# bird of prey in bellahouston park...



## connor 1213 (Apr 6, 2009)

hey

just to say was walking through the park today on my way home from school and there was a guy with some sort of bird of prey...was a cracking sight!

think he was trying to teach it to fly and then come back to him...

but it was perched upon a tree having none of it :lol2:

anyone seen this guy....was pretty cool thing to see...!


----------



## Zoo-Man (Apr 12, 2008)

The guy with the bird of prey must be a novice or an idiot, flying a bird of prey in a public park! If the bird was to accidentally scratch a child, or attack a small dog, the man who owns the bird will be up sh*t creek.


----------



## Nix (Jan 23, 2008)

I am sure it was but I have to agree with Col. Stupid to fly in a park. I hope he has public liability insurance!


----------



## Zoo-Man (Apr 12, 2008)

Nix said:


> I am sure it was but I have to agree with Col. Stupid to fly in a park. I hope he has public liability insurance!

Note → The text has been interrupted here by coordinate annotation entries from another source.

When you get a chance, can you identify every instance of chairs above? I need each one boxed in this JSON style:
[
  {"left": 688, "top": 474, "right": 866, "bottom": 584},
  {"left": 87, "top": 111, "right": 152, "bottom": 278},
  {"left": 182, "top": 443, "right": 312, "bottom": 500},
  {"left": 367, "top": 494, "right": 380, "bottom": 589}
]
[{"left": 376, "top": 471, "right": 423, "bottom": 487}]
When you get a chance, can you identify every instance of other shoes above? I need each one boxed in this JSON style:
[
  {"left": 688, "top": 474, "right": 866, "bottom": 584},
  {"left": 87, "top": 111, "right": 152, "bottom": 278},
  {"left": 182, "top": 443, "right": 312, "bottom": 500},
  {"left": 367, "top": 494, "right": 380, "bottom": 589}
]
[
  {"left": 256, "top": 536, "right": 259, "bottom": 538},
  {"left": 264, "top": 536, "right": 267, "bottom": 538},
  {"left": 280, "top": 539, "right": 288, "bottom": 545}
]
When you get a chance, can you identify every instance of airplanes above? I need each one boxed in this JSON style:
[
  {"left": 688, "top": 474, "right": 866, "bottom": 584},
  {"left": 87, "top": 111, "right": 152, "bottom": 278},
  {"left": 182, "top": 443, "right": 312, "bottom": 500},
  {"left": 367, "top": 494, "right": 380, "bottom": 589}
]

Its also very dangerous for the bird, as it could fly into a nearby road, or be attacked by a dog.


----------



## molorus_bivittatus (Sep 28, 2008)

I come across this quite regular,people flying in local places,it is some what stupid, feel sorry for the bird. I only ever fly.my bird in the dales,on local farm fields or out in the sticks.


----------